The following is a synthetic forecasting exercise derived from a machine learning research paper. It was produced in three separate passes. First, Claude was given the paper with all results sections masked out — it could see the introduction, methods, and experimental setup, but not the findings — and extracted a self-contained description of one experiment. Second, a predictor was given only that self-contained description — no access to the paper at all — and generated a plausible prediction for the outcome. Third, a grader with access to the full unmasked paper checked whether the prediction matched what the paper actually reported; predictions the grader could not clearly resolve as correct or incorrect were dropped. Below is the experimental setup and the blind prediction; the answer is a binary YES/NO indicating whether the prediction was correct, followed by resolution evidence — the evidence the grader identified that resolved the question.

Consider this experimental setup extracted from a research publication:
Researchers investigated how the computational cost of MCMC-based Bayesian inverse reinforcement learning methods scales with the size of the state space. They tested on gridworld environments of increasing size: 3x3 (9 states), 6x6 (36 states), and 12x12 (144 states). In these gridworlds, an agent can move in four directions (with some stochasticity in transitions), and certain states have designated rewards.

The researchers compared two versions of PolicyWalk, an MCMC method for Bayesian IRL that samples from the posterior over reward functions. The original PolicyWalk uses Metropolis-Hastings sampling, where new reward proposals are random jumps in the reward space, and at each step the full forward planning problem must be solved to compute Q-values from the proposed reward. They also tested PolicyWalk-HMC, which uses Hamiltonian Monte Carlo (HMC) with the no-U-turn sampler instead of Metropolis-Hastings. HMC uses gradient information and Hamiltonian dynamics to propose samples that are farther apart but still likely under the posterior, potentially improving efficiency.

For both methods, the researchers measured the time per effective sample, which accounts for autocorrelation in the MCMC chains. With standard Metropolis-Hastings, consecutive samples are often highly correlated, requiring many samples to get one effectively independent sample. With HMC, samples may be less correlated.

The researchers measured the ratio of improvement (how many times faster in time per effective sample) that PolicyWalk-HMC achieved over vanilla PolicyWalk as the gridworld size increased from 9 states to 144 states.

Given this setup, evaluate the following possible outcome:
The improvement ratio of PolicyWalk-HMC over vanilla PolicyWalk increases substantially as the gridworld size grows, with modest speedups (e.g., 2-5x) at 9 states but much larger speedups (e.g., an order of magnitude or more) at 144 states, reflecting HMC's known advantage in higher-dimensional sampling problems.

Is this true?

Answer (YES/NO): NO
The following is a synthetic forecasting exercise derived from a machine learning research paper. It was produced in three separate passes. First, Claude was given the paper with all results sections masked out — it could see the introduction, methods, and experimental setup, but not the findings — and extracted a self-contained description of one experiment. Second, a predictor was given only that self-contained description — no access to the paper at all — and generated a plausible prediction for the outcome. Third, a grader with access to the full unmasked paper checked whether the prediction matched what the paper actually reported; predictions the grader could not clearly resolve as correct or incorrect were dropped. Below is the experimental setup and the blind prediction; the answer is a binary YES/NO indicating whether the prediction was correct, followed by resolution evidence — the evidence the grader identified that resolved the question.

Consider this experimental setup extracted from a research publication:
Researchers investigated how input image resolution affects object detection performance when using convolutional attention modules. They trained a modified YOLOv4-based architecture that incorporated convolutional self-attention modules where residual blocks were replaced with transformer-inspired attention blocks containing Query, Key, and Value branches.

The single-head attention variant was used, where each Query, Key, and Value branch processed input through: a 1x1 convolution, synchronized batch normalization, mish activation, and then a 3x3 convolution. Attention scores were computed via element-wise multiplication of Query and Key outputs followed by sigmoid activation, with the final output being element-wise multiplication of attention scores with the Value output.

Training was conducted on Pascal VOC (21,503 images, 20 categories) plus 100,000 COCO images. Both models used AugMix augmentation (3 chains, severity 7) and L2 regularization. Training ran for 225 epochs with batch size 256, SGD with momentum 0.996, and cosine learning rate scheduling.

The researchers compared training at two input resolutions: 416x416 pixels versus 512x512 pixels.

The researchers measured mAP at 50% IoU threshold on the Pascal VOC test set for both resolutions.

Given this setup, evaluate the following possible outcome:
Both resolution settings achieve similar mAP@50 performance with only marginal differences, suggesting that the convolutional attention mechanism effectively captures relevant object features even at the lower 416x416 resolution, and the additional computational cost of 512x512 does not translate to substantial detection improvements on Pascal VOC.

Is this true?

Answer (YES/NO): NO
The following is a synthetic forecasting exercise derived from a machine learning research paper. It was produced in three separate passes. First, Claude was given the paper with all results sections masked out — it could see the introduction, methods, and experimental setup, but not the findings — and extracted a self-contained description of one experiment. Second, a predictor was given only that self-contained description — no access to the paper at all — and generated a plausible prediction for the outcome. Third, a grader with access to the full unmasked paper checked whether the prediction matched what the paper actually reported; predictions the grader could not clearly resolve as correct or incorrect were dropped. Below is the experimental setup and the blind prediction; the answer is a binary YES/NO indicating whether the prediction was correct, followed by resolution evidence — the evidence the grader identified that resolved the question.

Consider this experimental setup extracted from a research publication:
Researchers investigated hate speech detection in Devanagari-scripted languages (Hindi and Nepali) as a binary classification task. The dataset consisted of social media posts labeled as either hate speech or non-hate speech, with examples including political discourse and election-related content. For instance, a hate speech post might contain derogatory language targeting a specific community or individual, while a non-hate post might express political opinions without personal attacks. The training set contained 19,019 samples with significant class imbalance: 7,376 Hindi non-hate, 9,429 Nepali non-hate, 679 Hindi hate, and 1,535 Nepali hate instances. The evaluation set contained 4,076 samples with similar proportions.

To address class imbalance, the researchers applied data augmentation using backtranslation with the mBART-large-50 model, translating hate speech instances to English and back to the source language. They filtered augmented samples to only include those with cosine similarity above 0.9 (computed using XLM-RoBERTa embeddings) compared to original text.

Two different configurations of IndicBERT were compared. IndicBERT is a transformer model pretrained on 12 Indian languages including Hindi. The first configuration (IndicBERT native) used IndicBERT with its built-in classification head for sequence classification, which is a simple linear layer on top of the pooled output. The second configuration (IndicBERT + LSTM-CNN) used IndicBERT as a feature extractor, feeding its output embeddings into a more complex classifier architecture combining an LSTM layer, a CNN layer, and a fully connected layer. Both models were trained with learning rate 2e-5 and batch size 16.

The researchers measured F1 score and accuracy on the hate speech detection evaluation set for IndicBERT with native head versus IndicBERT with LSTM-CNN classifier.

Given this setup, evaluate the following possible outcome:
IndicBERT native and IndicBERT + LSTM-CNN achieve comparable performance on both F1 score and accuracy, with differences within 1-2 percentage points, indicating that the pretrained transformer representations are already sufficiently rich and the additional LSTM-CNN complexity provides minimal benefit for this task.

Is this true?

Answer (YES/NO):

┄┄┄┄┄┄┄┄┄┄┄┄┄┄┄┄┄┄┄┄

> **What is being asked**
The reply should be a precise retyping of all the data.

> **Expected answer**
The following is a synthetic forecasting exercise derived from a machine learning research paper. It was produced in three separate passes. First, Claude was given the paper with all results sections masked out — it could see the introduction, methods, and experimental setup, but not the findings — and extracted a self-contained description of one experiment. Second, a predictor was given only that self-contained description — no access to the paper at all — and generated a plausible prediction for the outcome. Third, a grader with access to the full unmasked paper checked whether the prediction matched what the paper actually reported; predictions the grader could not clearly resolve as correct or incorrect were dropped. Below is the experimental setup and the blind prediction; the answer is a binary YES/NO indicating whether the prediction was correct, followed by resolution evidence — the evidence the grader identified that resolved the question.

Consider this experimental setup extracted from a research publication:
Researchers investigated how the computational cost of MCMC-based Bayesian inverse reinforcement learning methods scales with the size of the state space. They tested on gridworld environments of increasing size: 3x3 (9 states), 6x6 (36 states), and 12x12 (144 states). In these gridworlds, an agent can move in four directions (with some stochasticity in transitions), and certain states have designated rewards.

The researchers compared two versions of PolicyWalk, an MCMC method for Bayesian IRL that samples from the posterior over reward functions. The original PolicyWalk uses Metropolis-Hastings sampling, where new reward proposals are random jumps in the reward space, and at each step the full forward planning problem must be solved to compute Q-values from the proposed reward. They also tested PolicyWalk-HMC, which uses Hamiltonian Monte Carlo (HMC) with the no-U-turn sampler instead of Metropolis-Hastings. HMC uses gradient information and Hamiltonian dynamics to propose samples that are farther apart but still likely under the posterior, potentially improving efficiency.

For both methods, the researchers measured the time per effective sample, which accounts for autocorrelation in the MCMC chains. With standard Metropolis-Hastings, consecutive samples are often highly correlated, requiring many samples to get one effectively independent sample. With HMC, samples may be less correlated.

The researchers measured the ratio of improvement (how many times faster in time per effective sample) that PolicyWalk-HMC achieved over vanilla PolicyWalk as the gridworld size increased from 9 states to 144 states.

Given this setup, evaluate the following possible outcome:
The improvement ratio of PolicyWalk-HMC over vanilla PolicyWalk increases substantially as the gridworld size grows, with modest speedups (e.g., 2-5x) at 9 states but much larger speedups (e.g., an order of magnitude or more) at 144 states, reflecting HMC's known advantage in higher-dimensional sampling problems.

Is this true?

Answer (YES/NO): NO
The following is a synthetic forecasting exercise derived from a machine learning research paper. It was produced in three separate passes. First, Claude was given the paper with all results sections masked out — it could see the introduction, methods, and experimental setup, but not the findings — and extracted a self-contained description of one experiment. Second, a predictor was given only that self-contained description — no access to the paper at all — and generated a plausible prediction for the outcome. Third, a grader with access to the full unmasked paper checked whether the prediction matched what the paper actually reported; predictions the grader could not clearly resolve as correct or incorrect were dropped. Below is the experimental setup and the blind prediction; the answer is a binary YES/NO indicating whether the prediction was correct, followed by resolution evidence — the evidence the grader identified that resolved the question.

Consider this experimental setup extracted from a research publication:
Researchers investigated how input image resolution affects object detection performance when using convolutional attention modules. They trained a modified YOLOv4-based architecture that incorporated convolutional self-attention modules where residual blocks were replaced with transformer-inspired attention blocks containing Query, Key, and Value branches.

The single-head attention variant was used, where each Query, Key, and Value branch processed input through: a 1x1 convolution, synchronized batch normalization, mish activation, and then a 3x3 convolution. Attention scores were computed via element-wise multiplication of Query and Key outputs followed by sigmoid activation, with the final output being element-wise multiplication of attention scores with the Value output.

Training was conducted on Pascal VOC (21,503 images, 20 categories) plus 100,000 COCO images. Both models used AugMix augmentation (3 chains, severity 7) and L2 regularization. Training ran for 225 epochs with batch size 256, SGD with momentum 0.996, and cosine learning rate scheduling.

The researchers compared training at two input resolutions: 416x416 pixels versus 512x512 pixels.

The researchers measured mAP at 50% IoU threshold on the Pascal VOC test set for both resolutions.

Given this setup, evaluate the following possible outcome:
Both resolution settings achieve similar mAP@50 performance with only marginal differences, suggesting that the convolutional attention mechanism effectively captures relevant object features even at the lower 416x416 resolution, and the additional computational cost of 512x512 does not translate to substantial detection improvements on Pascal VOC.

Is this true?

Answer (YES/NO): NO
The following is a synthetic forecasting exercise derived from a machine learning research paper. It was produced in three separate passes. First, Claude was given the paper with all results sections masked out — it could see the introduction, methods, and experimental setup, but not the findings — and extracted a self-contained description of one experiment. Second, a predictor was given only that self-contained description — no access to the paper at all — and generated a plausible prediction for the outcome. Third, a grader with access to the full unmasked paper checked whether the prediction matched what the paper actually reported; predictions the grader could not clearly resolve as correct or incorrect were dropped. Below is the experimental setup and the blind prediction; the answer is a binary YES/NO indicating whether the prediction was correct, followed by resolution evidence — the evidence the grader identified that resolved the question.

Consider this experimental setup extracted from a research publication:
Researchers investigated hate speech detection in Devanagari-scripted languages (Hindi and Nepali) as a binary classification task. The dataset consisted of social media posts labeled as either hate speech or non-hate speech, with examples including political discourse and election-related content. For instance, a hate speech post might contain derogatory language targeting a specific community or individual, while a non-hate post might express political opinions without personal attacks. The training set contained 19,019 samples with significant class imbalance: 7,376 Hindi non-hate, 9,429 Nepali non-hate, 679 Hindi hate, and 1,535 Nepali hate instances. The evaluation set contained 4,076 samples with similar proportions.

To address class imbalance, the researchers applied data augmentation using backtranslation with the mBART-large-50 model, translating hate speech instances to English and back to the source language. They filtered augmented samples to only include those with cosine similarity above 0.9 (computed using XLM-RoBERTa embeddings) compared to original text.

Two different configurations of IndicBERT were compared. IndicBERT is a transformer model pretrained on 12 Indian languages including Hindi. The first configuration (IndicBERT native) used IndicBERT with its built-in classification head for sequence classification, which is a simple linear layer on top of the pooled output. The second configuration (IndicBERT + LSTM-CNN) used IndicBERT as a feature extractor, feeding its output embeddings into a more complex classifier architecture combining an LSTM layer, a CNN layer, and a fully connected layer. Both models were trained with learning rate 2e-5 and batch size 16.

The researchers measured F1 score and accuracy on the hate speech detection evaluation set for IndicBERT with native head versus IndicBERT with LSTM-CNN classifier.

Given this setup, evaluate the following possible outcome:
IndicBERT native and IndicBERT + LSTM-CNN achieve comparable performance on both F1 score and accuracy, with differences within 1-2 percentage points, indicating that the pretrained transformer representations are already sufficiently rich and the additional LSTM-CNN complexity provides minimal benefit for this task.

Is this true?

Answer (YES/NO):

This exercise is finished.